--- TASK DESCRIPTION ---
The listing below should be printed in full and exactly, apart from its images.
DATASET EXTRACT START
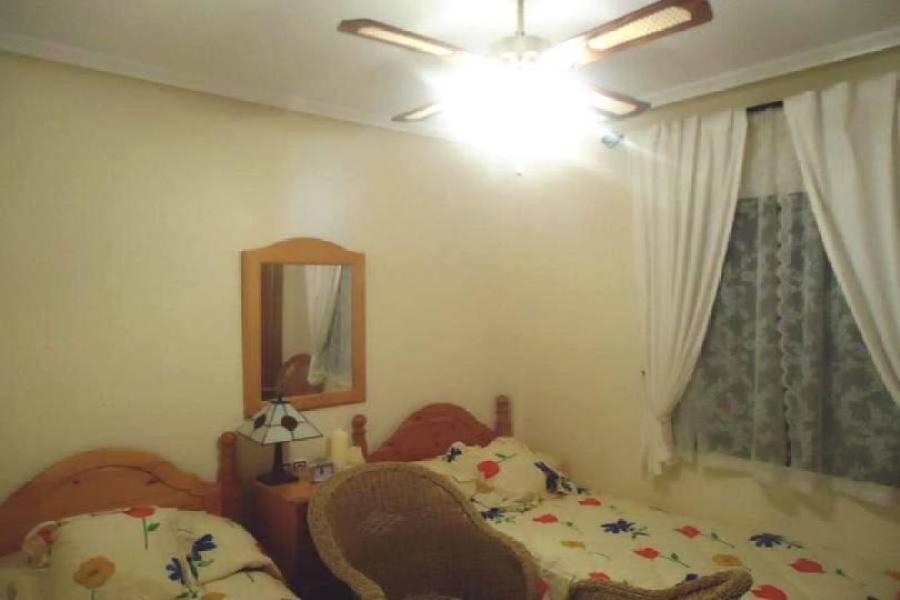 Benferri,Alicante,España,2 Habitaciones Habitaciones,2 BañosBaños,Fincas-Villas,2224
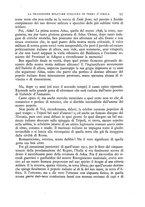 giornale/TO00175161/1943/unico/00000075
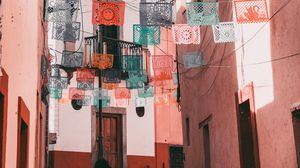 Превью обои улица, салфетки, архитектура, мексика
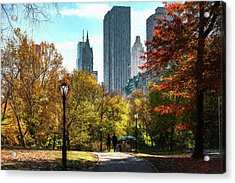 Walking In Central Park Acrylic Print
DATASET EXTRACT END
--- TASK ANSWER ---
 Benferri,Alicante,España,2 Habitaciones Habitaciones,2 BañosBaños,Fincas-Villas,2224
 giornale/TO00175161/1943/unico/00000075
 Превью обои улица, салфетки, архитектура, мексика
 Walking In Central Park Acrylic Print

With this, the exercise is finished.